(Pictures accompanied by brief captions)
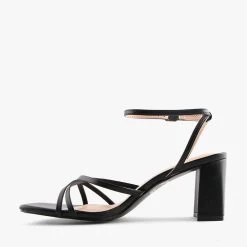 NAKITA BLACK -Fashion Shoe Store A639 3jpg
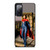 SUPERGIRL KARA SASHA KALLE THE FLASH Samsung Galaxy S20 FE Case Cover
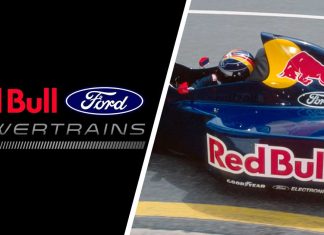 Ford-Red-Bull-Fórmula-1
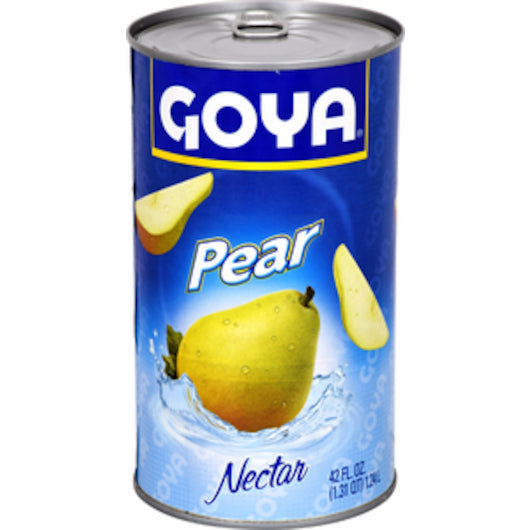 GOYA Pear Nectar 42 FL. OZ.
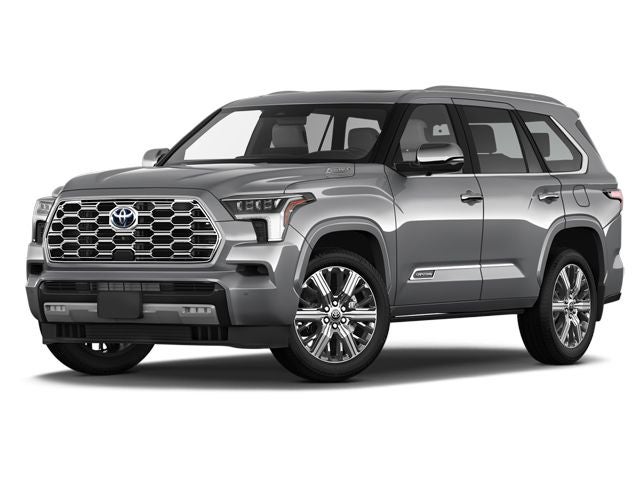 2024 Toyota Sequoia TRD Pro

-- What the task asks --
Reproduce the text of every record above verbatim, omitting the pictures.

-- Response for this exercise --
 NAKITA BLACK -Fashion Shoe Store A639 3jpg
 SUPERGIRL KARA SASHA KALLE THE FLASH Samsung Galaxy S20 FE Case Cover
 Ford-Red-Bull-Fórmula-1
 GOYA Pear Nectar 42 FL. OZ.
 2024 Toyota Sequoia TRD Pro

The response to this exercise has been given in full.